April 10th Good Friday Sermon by The Reverend Loree Reed

John 19: 1–37
Isaiah 52:13–53:11

I have to admit, I have been dreading this day all week. We call it Holy Week, but for me, every year, as Good Friday approaches, all I want to do is avert my eyes. I do not want to see the face Isaiah delicately describes as “marred beyond human semblance” by the insulting mock trial, the brutal flogging, the sadistic slapping and beating – and finally, the crown of thorns thrust down hard on Jesus’ head. And I do not want to realize that that treatment, that worst of all human behavior, was only the beginning. For then they paraded Him through the streets, beaten and bleeding, forcing Him to carry His own cross. And, finally, they nailed Him to that tree.
O, sometimes it causes me to tremble, tremble, tremble.
Maybe that is why they call it Christ’s Passion. For it is only when I realize that Jesus went through it all out of love for us all that I can begin to approach the unfathomable mystery of God’s love. That is what finally draws me closer – the realization that Jesus loved me so much – despite my sin – He was willing to go through this. All to save my soul and yours. All to get me to realize if he gave this much for me, then there just might be something I can give back to Him in response.
Some of the old hymns say it best. Charles Wesley wrote:

      Died he for me who caused his pain
      For me who him to death pursued?
      Amazing love!
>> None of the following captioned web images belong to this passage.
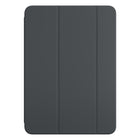 Apple Smart Folio for iPad Pro 11" M4 - Black-Colour: Black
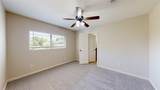 454 Chimney Hill Drive - Photo 35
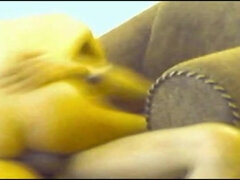 Amatéri, Kuřba, Homemade, Indické, Webkamera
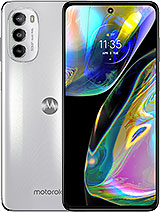 Best available price of Motorola Moto G82 in Mauritius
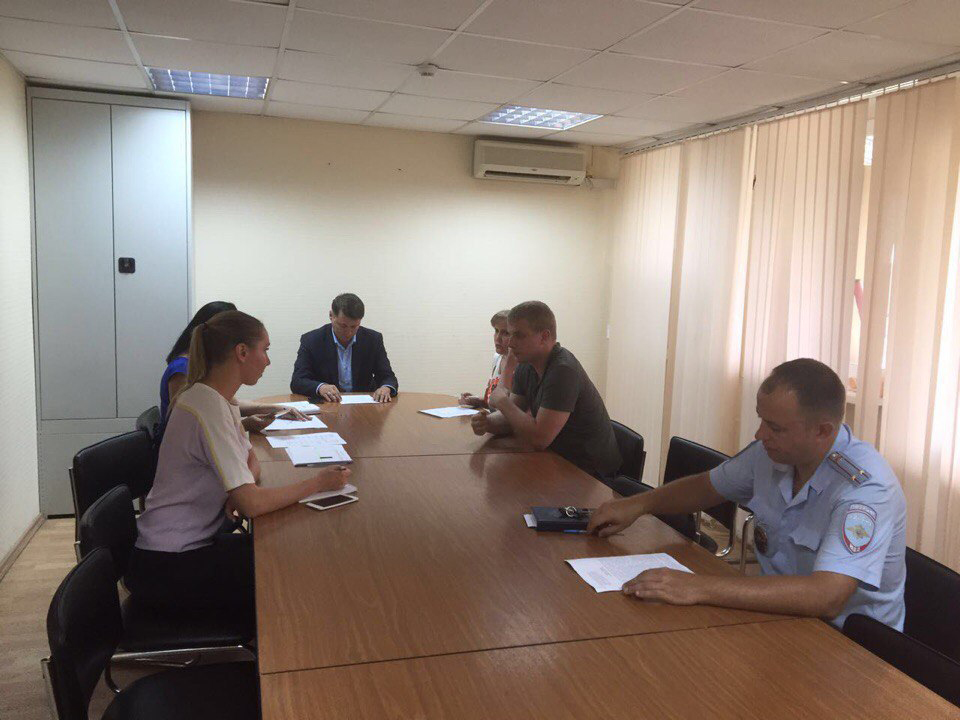 � ������ ��������������� ������ 26 ���� ������� ��������������� �����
How can it be
      That thou, my God, should’st die for me!
And Isaac Watts wrote:

      See, from his head, his hands, his feet,
      sorrow and love flow mingled down.
      Did e’er such love and sorrow meet,
      or thorns compose so rich a crown?
      Love so amazing, so divine,
      demands my soul, my life, my all.
This isn’t a human, limited, tentative kind of love that says, “I’ll love you as long as you supply my needs or as long as it is convenient for both of us.” This is a Godly kind of love that loves us deeply, profoundly, without conditions – whether we deserve it or not. God loves us to death. And it’s almost more than I can comprehend.
So it’s right here, to the cross, I come today, head bowed. No longer full of myself and my needs, no longer full of excuses. No longer, like Peter, just trying to get out of this thing alive – or, like Pilate, simply washing my hands of it. Only aware for a fleeting moment of how much more there is of God’s love for me, if only I dare to accept it. If only I will let go of “the vain things that charm me most,” as Isaac Watts describes them ’’ the things that distract me and keep me from God’s amazing love.
But there’s more to this day than my realization of how far short I have fallen, of how far I still have to go. For even on this day, even as He hangs here on the cross, He meets me. And once again forgives me, loves me, encourages me. He renews every promise He’s ever made to me.
And it’s almost more than I can bear.